Первое, что Иван заметил, была узкая полоска света: прямо под потолком подземелья шла щель шириною с ладонь и длиной в полсажени. Сквозь щель виднелось светло-голубое небо, белые облачка и перечеркивающие прорезь стремительные, черные ласточки. Затем Иван увидел человека. Он сидел на полу и равнодушно глядел на спускающихся по лестнице людей. Был он бледен и сед, истлевшая рубаха еле держалась у него на плечах. Хозяин снял с Ивана аркан, развязал руки. Ткнув пальцем в седого узника, сказал:
— Альгирдас. — И, повернувшись, шустро выскочил в люк, будто испугался остаться с рабами наедине.
Вергуненок посмотрел на нового своего товарища, ткнул себя пальцем в грудь и сказал:
— Иван.
Альгирдас, в прошлом искусный строитель-будовник, как он себя назвал, уже девятый год сидел в подземелье Чуфут-кале, работая на хозяина Вениамина бен Рабина. Он обтесывал каменные плиты, иногда наносил на их поверхность какой-нибудь орнамент, приветственные слова или же изречения из священной книги караимов. Эти плиты бен Рабин продавал для облицовки фасадов, для украшения полов и стен бассейнов, внутренних двориков и комнат Бахчисарая и Чуфут-кале.

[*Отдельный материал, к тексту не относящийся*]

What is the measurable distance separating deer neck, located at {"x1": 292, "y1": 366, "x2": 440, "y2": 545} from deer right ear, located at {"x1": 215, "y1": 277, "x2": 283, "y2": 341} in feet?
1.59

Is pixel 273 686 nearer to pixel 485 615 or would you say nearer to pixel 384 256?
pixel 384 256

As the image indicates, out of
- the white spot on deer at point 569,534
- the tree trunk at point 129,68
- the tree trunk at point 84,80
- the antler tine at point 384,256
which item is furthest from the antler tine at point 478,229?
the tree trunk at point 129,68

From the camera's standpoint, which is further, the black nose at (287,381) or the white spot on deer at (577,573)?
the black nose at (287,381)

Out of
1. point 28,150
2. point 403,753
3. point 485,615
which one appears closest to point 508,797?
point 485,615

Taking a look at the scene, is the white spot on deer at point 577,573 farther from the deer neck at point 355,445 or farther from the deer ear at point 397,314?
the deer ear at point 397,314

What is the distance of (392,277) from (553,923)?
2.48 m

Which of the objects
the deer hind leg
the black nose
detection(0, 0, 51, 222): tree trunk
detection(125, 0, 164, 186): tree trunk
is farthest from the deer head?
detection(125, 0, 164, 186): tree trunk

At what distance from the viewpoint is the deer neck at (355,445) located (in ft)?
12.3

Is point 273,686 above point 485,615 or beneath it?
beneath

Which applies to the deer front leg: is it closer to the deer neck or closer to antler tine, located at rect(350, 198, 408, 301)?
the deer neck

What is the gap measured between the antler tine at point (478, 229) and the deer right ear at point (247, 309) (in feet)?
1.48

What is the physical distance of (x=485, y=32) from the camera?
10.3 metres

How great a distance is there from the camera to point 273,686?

Иногда Альгирдас тесал надмогильные обелиски, иногда каменные корытца для водопровода и многое другое. Камень был единственным материалом, из которого делались здесь самые различные вещи.

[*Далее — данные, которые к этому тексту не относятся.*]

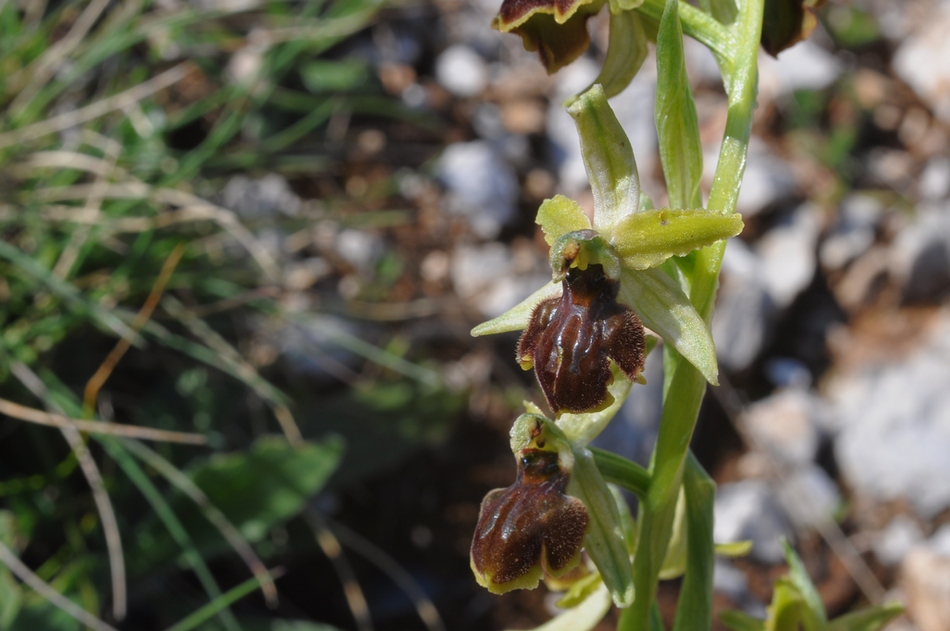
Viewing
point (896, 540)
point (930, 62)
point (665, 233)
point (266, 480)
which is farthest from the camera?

Альгирдас, хорошо говоривший по-польски, без труда понимал украинца Вергуненка. Он рассказал казаку и о том, как оказался в неволе. Прожив тридцать лет в Вильно, Альгирдас — искусный каменотес — подрядился однажды с артелью муравлей и плотников поновить церковь в Умани.
По пути всех их схватили татары и угнали в Кафу, на невольничий рынок. Альгирдаса купил бен Рабин, и вот уже девятый год пленный литовец тесал для него камни.
Когда Альгирдас впервые спустился в подземелье, оно занимало пространство не более квадратной сажени. Альгирдас касался головой потолка и, не вставая на цыпочки, мог смотреть на птиц, на звезды и на луну сквозь отверстие величиной с кулак. Хозяин разрешил ему расширить и углубить пещеру, в которой он сидел. Однако сказал, что заниматься этим Альгирдас может по воскресеньям, когда другие рабы-христиане не работали.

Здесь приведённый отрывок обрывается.